A tiny simulated dataset (line 31):

# simulate some data
set.seed(101)
fake_data <- rnorm(n = 3, mean = 2, sd = 2)
fake_data # look at it
## [1] 1.3479270 3.1049237 0.6501123
Model:

\(Y\) is normally distributed, with mean \(\mu\) and sd \(\sigma\)

Notation:

\[p(Y|\Theta = \{\mu, \sigma\}) = \prod_i (2\pi \sigma^{-2})^{-\frac{1}{2}} e^{-0.5 \frac{(y_i-\mu)^2}{\sigma^2}}\]

Maximum likelihood (examp.)

A function to implement the likelihood (line 40):

# a function that returns the likelihood 
# for given values of mu and sigma
likelihood <- function(mu, sigma, data_values){
    prod( dnorm(data_values, mean = mu, sd = sigma) )
}

# for example ...
likelihood(mu = 0.5, sigma = 0.3, data_values = fake_data)
## [1] 1.622847e-18

Maximum likelihood (examp.)

Visualized across a grid of values of \(\mu\) and \(\sigma\):

Bayesian inference in a nutshell

Goal:

Probabilities of possible parameter values (instead of “single best estimate”)

Posterior distribution:

Probability of the parameters given the data, \(p(\Theta|Y)\)

Bayesian inference:
  1. Equation for likelihood

  2. Equation for prior probability of parameter values

  3. Use Bayes’ rule to calculate \(p(\Theta|Y)\)

Bayesian inference

Bayes’ rule:

A tool to calculate the posterior:

\[p(\Theta|Y) = \dfrac{p(Y|\Theta)p(\Theta)}{p(Y)}\]

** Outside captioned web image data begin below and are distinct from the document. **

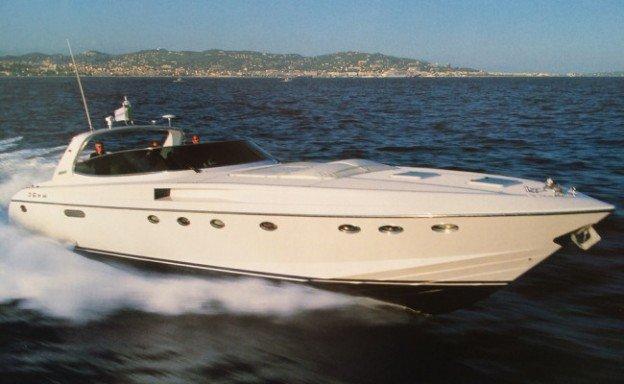 yacht in primo piano con uno sfondo su terra ferma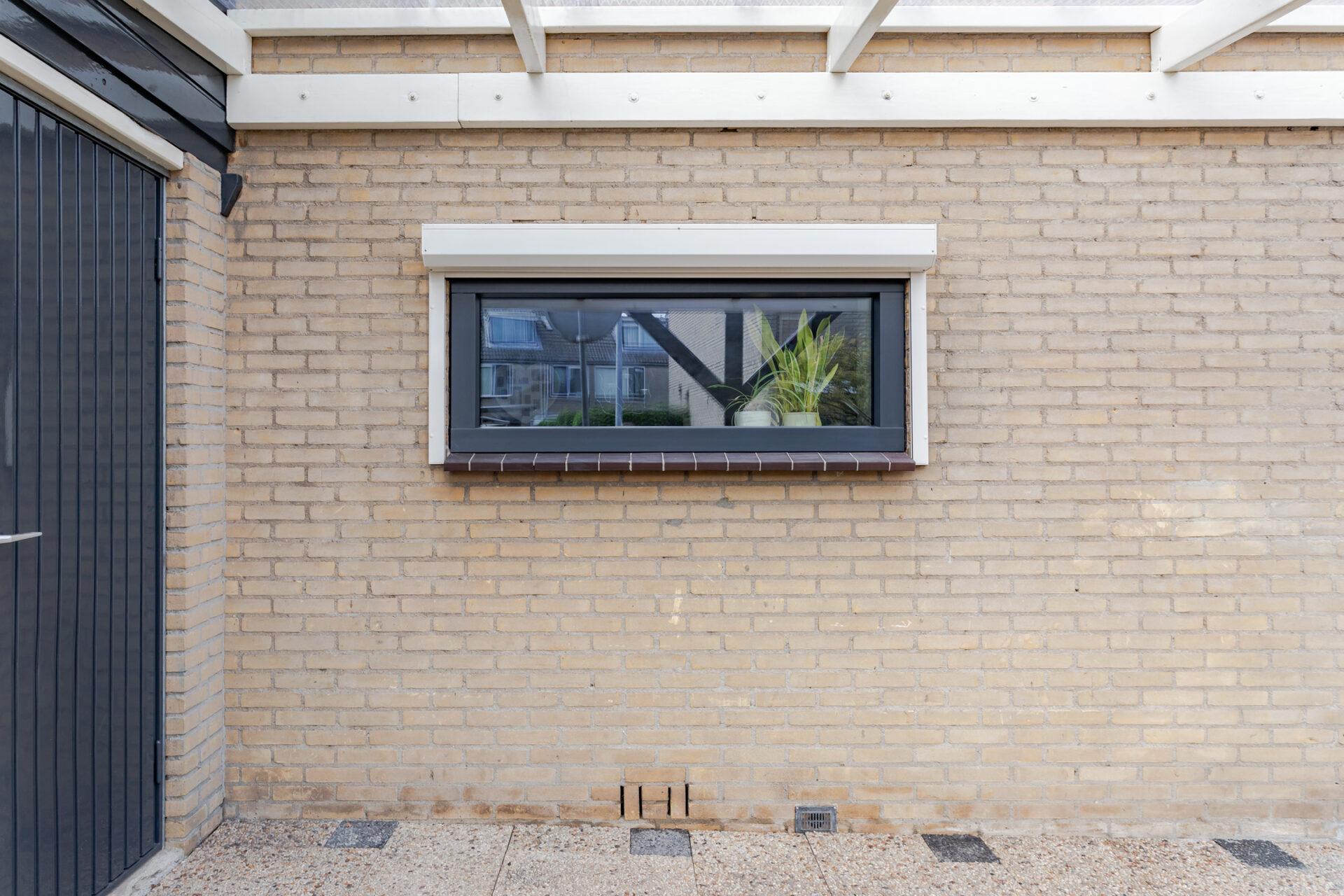 Select Windows kozijnen - Woningrenovatie met kunststof kozijnen in Elst - zijraam buitenzijde - Hollands Blok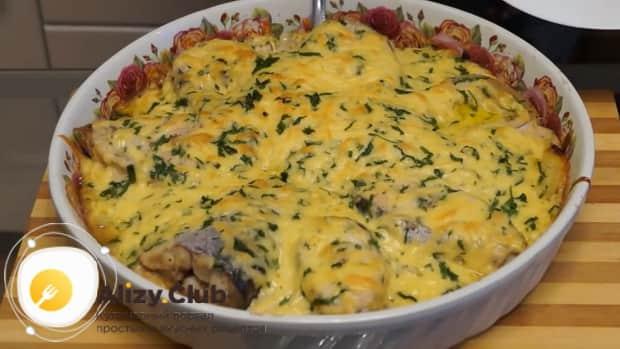 Для приготовления пангасиуса в духовке запеките сыр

  • \(p(Y|\Theta)\) is called the likelihood

  • \(p(\Theta)\) is called the prior

  • \(p(Y)\) is called the marginal likelihood

Bayesian inference

Bayes’ rule:

A tool to calculate the posterior:

\[p(\Theta|Y) \propto p(Y|\Theta)p(\Theta)\]

  • Only the numerator is a function of the parameters!

  • The posterior is proportional to the likelihood weighted by the prior

Bayesian inference (examp.)

In “normal sample” likelihood, parameters are \(\mu\) and \(\sigma\).

Priors:
  • Prior on \(\mu\) is normal (mean = -1, sd = 1)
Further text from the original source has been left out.